Antidepressant may help relieve agitation in patients with Alzheimer's disease
Antidepressant drug citalopram could help significantly relieve agitation in patients with Alzheimer's disease, but at the cost of slightly decreasing cognitive function and increasing heart attack risk, according to results of a clinical trial released Tuesday.
However, the drug, sold under the brand names Celexa and Cipramil and also available as a generic medication, might be safer than antipsychotic drugs currently used to treat the condition, according to the study led by Johns Hopkins Medicine researchers that included seven other academic medical centers in the United States and Canada.
Antipsychotics are often used as first-line medications for Alzheimer's-related agitation, but the researchers said they significantly increase the risk of strokes, heart attacks and deaths.

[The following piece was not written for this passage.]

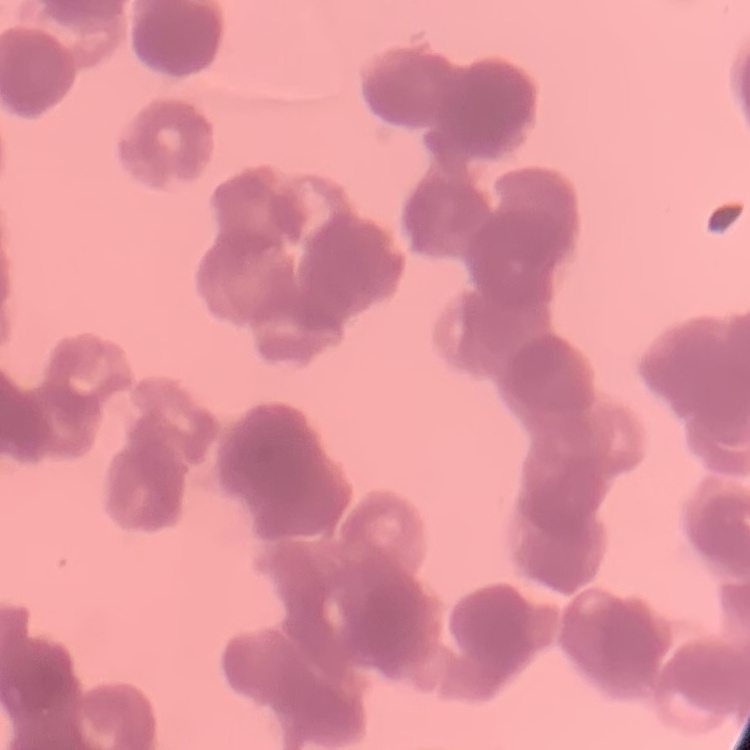
The red blood cells show rouleaux formation. One tile cut from a larger photomicrograph. Thin blood film. Field's or Giemsa stain.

The researchers recruited 186 patients with Alzheimer's disease who showed a collection of symptoms including emotional distress, excessive movement, aggression, disruptive irritability and disinhibition.
In the nine-week study, the patients were separated into two groups. About half took increasing doses of citalopram that peaked at 30 milligrams per day, and the rest took an identical-looking placebo.
The study results showed that about 40 percent of the patients who took citalopram had "considerable relief" in terms of agitation compared to 26 percent of the patients who took the placebo.
However, patients on the drug were also more likely to have slightly decreased cognitive function.
"It was not huge, but measureable," said lead author Constantine Lyketsos, director of the Johns Hopkins Memory and Alzheimer's Treatment Center and director of the Department of Psychiatry at Johns Hopkins Bayview Medical Center. "That introduces a tradeoff."
Patients on citalopram also had longer QTc intervals, a measure of abnormal heart function that increases the risk of heart attacks. But Lyketsos said antipsychotic medications increase heart attack risk as well, perhaps even more substantially.
The researchers next planned to test if a lower dose of citalopram might be just as effective in treating Alzheimer's- related agitation but with less risk for cognition and heart function.
The findings were published in the Journal of the American Medical Association.